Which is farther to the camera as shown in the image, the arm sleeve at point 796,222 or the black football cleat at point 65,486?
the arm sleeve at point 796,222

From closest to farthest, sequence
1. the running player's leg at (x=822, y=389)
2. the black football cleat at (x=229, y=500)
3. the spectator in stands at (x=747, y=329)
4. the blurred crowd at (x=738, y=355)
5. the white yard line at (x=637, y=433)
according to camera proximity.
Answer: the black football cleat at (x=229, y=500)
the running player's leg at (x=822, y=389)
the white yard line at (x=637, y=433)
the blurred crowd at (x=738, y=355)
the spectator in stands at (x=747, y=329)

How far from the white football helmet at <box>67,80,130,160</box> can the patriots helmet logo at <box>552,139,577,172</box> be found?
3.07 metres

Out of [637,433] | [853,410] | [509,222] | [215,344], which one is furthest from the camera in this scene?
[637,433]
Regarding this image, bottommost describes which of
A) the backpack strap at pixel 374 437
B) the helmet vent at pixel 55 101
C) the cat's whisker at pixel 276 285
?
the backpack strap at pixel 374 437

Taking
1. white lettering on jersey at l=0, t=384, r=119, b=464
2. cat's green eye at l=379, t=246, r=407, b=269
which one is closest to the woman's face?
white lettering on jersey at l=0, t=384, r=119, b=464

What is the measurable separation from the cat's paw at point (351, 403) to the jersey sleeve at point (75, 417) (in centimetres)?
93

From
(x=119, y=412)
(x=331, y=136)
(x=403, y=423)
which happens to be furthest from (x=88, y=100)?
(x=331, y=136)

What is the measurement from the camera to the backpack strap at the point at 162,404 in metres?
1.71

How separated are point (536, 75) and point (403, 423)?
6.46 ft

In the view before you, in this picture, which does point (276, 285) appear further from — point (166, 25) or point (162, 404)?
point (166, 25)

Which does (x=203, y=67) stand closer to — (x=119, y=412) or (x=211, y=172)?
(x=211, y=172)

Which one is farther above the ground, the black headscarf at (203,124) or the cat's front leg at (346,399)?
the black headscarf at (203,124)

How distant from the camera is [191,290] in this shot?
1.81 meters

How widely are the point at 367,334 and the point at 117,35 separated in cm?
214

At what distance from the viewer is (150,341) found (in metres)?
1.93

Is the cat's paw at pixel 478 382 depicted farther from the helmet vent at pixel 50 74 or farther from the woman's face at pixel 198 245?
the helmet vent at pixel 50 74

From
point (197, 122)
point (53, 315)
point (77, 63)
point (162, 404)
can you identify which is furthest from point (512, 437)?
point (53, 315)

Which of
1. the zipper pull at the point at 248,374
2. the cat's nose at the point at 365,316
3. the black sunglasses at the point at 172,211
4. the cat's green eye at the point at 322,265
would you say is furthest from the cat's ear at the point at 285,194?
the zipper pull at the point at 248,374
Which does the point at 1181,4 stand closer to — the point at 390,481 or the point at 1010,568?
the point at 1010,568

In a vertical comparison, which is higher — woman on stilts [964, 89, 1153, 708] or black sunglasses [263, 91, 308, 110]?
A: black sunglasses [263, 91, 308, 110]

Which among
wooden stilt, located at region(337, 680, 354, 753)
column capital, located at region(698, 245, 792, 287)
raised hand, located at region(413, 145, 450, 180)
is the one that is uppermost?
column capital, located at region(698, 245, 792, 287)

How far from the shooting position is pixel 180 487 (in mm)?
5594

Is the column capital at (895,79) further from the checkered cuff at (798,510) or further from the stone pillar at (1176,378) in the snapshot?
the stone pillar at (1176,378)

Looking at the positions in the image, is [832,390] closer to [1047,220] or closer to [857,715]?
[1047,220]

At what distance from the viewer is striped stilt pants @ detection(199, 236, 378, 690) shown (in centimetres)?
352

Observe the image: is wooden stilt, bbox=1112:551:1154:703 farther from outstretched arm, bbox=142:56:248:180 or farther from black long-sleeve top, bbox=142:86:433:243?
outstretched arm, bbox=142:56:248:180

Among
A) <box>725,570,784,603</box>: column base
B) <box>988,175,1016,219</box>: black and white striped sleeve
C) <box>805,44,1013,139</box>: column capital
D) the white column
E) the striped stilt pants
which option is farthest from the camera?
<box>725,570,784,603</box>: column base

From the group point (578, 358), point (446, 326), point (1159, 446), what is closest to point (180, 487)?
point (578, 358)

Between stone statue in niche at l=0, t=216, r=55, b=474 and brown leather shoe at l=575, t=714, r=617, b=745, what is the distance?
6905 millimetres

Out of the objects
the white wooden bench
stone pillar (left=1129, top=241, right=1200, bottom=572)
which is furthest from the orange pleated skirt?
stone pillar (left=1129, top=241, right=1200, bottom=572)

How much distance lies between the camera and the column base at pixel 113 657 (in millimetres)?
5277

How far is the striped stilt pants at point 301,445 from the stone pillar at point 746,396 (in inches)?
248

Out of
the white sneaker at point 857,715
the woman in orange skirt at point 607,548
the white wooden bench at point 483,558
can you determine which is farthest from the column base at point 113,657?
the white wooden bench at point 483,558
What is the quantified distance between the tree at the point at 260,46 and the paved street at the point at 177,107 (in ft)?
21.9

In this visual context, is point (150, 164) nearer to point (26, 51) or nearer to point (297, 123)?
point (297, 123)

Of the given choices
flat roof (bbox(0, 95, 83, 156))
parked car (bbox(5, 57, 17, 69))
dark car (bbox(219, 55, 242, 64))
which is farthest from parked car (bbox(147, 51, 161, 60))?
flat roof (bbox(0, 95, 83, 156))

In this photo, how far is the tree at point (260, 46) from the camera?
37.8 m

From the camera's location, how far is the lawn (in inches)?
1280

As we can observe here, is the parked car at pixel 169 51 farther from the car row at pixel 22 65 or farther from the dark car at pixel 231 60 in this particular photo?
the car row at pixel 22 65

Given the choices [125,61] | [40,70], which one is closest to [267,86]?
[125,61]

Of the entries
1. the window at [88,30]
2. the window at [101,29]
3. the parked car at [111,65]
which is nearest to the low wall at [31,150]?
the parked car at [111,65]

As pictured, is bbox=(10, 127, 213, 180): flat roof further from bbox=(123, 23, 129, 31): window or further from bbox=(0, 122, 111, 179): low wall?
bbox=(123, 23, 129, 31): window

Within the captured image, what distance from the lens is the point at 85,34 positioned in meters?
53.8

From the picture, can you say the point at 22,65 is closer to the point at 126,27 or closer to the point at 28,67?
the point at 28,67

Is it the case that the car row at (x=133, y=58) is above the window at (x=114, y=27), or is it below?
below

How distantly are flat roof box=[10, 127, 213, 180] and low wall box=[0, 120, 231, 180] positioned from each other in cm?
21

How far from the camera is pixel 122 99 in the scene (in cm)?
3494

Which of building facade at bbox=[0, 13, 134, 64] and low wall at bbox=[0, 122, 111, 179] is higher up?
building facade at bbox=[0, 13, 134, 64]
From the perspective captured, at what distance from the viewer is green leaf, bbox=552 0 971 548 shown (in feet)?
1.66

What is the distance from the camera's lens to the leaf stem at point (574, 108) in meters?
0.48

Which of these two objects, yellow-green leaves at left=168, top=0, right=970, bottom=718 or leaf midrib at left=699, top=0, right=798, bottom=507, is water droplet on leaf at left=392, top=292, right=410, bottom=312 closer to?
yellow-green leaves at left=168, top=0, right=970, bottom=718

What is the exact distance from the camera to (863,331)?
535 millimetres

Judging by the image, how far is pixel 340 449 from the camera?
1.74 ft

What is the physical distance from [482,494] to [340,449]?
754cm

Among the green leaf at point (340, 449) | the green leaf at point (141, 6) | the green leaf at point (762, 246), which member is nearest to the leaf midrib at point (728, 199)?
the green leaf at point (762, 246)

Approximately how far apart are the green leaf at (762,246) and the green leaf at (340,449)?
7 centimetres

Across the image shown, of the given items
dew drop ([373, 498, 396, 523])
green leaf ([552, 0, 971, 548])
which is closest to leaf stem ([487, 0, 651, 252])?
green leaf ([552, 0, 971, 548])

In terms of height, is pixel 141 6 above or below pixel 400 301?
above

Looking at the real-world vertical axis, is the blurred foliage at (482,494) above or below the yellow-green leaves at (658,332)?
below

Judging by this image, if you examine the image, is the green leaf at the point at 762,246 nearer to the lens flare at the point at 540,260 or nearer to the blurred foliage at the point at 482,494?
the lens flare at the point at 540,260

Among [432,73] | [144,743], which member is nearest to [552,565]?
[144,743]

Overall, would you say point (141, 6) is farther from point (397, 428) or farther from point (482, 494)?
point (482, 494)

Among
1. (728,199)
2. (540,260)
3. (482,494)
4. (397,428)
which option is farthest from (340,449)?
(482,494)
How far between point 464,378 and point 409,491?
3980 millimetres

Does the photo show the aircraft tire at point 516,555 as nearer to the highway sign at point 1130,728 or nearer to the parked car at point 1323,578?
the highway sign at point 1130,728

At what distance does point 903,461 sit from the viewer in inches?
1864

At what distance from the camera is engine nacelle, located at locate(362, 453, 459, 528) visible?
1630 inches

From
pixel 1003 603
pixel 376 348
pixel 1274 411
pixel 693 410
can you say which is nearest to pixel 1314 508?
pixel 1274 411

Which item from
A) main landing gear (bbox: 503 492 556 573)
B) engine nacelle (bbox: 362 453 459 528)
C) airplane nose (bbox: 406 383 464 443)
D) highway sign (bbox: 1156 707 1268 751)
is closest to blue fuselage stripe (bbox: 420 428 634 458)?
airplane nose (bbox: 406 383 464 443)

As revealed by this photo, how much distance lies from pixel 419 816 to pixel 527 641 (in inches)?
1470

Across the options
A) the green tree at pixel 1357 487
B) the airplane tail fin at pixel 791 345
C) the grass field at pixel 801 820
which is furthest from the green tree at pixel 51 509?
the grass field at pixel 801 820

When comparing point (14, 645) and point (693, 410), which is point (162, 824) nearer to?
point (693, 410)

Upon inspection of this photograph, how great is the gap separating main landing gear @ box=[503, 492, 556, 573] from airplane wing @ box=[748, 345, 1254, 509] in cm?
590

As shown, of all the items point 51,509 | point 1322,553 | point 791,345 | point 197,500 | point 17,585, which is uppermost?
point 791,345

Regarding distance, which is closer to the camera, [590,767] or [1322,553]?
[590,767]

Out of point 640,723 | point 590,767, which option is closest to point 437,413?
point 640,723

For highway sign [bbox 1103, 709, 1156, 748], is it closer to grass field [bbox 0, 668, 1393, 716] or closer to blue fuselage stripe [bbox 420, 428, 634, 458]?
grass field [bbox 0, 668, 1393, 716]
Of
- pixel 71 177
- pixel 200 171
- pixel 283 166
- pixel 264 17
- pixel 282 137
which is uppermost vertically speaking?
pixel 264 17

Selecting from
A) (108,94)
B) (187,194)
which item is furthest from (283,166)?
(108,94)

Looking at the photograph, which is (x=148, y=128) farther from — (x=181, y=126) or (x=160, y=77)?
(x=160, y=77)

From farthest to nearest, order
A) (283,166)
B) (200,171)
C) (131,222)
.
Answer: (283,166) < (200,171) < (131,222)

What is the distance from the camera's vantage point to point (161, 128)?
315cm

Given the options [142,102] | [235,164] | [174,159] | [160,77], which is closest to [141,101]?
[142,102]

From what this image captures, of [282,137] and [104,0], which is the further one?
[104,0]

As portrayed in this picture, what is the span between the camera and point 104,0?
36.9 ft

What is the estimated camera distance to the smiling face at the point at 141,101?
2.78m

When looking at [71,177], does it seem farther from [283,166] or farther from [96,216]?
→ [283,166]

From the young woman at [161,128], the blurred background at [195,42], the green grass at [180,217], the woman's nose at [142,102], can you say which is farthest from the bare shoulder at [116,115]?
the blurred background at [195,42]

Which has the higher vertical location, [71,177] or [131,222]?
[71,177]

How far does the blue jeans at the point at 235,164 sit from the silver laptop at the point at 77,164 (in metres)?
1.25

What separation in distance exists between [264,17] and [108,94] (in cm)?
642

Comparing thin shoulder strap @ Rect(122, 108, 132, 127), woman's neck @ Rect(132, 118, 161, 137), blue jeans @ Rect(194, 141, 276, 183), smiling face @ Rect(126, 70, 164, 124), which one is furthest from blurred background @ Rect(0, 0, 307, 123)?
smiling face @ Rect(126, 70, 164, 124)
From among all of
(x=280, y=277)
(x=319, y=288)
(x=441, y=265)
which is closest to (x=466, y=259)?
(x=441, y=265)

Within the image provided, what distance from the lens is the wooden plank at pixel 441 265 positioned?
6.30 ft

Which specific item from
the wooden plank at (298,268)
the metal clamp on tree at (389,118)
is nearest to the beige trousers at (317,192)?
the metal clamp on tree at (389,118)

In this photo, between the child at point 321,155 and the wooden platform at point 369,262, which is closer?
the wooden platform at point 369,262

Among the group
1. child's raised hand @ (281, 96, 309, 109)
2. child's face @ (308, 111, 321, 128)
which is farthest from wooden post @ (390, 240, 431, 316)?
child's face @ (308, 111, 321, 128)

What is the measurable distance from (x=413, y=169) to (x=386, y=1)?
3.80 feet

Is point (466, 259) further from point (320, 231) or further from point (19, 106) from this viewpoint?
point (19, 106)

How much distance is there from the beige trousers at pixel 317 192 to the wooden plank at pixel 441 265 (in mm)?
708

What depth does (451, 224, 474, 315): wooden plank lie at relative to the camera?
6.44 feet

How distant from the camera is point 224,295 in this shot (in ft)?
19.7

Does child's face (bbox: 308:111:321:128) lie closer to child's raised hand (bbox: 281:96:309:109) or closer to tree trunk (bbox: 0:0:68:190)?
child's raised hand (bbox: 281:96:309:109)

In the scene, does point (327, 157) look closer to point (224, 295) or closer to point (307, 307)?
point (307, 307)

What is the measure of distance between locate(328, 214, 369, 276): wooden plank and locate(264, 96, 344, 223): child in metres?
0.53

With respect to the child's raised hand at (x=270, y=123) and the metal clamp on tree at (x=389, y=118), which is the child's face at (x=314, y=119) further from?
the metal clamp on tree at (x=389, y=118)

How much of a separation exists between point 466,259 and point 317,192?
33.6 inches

- [What you will do]: Everything from the line containing "Which specific item from" to the end of the records must be written out exactly; include both of those lines and no others.

- [Result below]:
Which specific item from
the wooden plank at (298,268)
the metal clamp on tree at (389,118)
is nearest to the beige trousers at (317,192)?
the metal clamp on tree at (389,118)

In this photo, between the child at point 321,155 and the wooden platform at point 369,262, which is closer?
the wooden platform at point 369,262

Among the group
1. child's raised hand @ (281, 96, 309, 109)
2. child's face @ (308, 111, 321, 128)
which is farthest from wooden post @ (390, 240, 431, 316)?
child's face @ (308, 111, 321, 128)

What is the measurable distance from (x=413, y=169) to (x=386, y=1)?
3.80 feet

Is point (466, 259) further from point (320, 231) or further from point (19, 106) from this viewpoint?
point (19, 106)

How much distance is there from the beige trousers at pixel 317 192 to the wooden plank at pixel 441 265 (in mm)?
708

What depth does (451, 224, 474, 315): wooden plank lie at relative to the camera?
6.44 feet

How distant from the camera is point 224,295 in this shot (in ft)?
19.7

Does child's face (bbox: 308:111:321:128) lie closer to child's raised hand (bbox: 281:96:309:109) or closer to tree trunk (bbox: 0:0:68:190)?
child's raised hand (bbox: 281:96:309:109)

In the scene, does point (327, 157) look closer to point (224, 295) or closer to point (307, 307)?
point (307, 307)

What is the measure of distance between locate(328, 214, 369, 276): wooden plank and locate(264, 96, 344, 223): child in metres?
0.53

With respect to the child's raised hand at (x=270, y=123) and the metal clamp on tree at (x=389, y=118), which is the child's face at (x=314, y=119) further from?
the metal clamp on tree at (x=389, y=118)

How much of a separation exists between point 466,259 and point 317,192?
33.6 inches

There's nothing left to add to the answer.